Here is a chart that shows how Confluent Cloud revenues have changed over time:
And here is how the broader Confluent Subscription revenue (which constitutes the vast majority of revenues, excepting professional services) looks:
The Confluent Cloud revenue is one component of the Confluent Subscription revenue, and if you subtract the two, you get the on premises Confluent Platform revenues. IBM will no doubt want to boost sales of the on premises subscriptions, given its enterprise customer base, but is clearly interesting in being hybrid and pushing the cloud, too.
With this acquisition, IBM has its Watson.X model and data governance application for GenAI, plus Red Hat Enterprise Linux and OpenShift to containerized and run AI training and AI inference clusters. It has Storage Scale (formerly GPFS) for high performance parallel storage to feed these clusters, and DS8000s for storage area networks underpinning databases and traditional application and middleware systems.

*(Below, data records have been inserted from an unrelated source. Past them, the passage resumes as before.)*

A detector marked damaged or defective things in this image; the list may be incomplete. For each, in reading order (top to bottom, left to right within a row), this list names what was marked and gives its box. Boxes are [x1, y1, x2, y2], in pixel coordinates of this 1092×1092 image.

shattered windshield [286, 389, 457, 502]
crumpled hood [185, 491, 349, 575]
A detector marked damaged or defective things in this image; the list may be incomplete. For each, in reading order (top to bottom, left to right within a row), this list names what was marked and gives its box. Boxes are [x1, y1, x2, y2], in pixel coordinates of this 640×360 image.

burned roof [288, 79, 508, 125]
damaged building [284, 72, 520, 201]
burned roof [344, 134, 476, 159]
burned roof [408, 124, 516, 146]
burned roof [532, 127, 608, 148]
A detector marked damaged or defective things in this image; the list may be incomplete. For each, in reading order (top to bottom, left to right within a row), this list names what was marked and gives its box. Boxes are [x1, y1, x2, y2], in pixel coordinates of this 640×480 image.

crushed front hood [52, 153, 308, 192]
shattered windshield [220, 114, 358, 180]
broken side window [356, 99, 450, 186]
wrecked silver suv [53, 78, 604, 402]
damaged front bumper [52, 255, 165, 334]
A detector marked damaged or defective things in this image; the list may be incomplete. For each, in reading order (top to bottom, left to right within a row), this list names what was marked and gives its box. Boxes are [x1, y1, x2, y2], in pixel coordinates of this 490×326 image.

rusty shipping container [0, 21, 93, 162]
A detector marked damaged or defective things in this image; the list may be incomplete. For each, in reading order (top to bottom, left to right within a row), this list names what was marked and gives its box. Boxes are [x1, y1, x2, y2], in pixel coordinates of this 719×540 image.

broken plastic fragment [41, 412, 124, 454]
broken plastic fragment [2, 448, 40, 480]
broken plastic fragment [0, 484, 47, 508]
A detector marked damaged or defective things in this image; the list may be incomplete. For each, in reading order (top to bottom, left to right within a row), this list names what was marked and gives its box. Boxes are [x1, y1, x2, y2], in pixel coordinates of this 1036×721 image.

What IBM will not have is the X86 or Arm servers that run a lot of this stuff, but there is not much money to be made with these anyway. IBM is perfectly happy for customers to buy X86 servers from Lenovo, Dell, Hewlett Packard Enterprise, Supermicro, or Cisco Systems to run Kafka workloads. But, we may yet see a Power11 cluster tuned up with Kafka and GPFS for streaming and storage.
At this point, Confluent board members and shareholders controlling 62 percent of the shares of Confluent have given the IBM deal the nod. Asking the other shareholders to say “Yes” is a formality, but getting regulatory approval around the globe is not. That will probably take until the middle of 2026, according to Kavanaugh.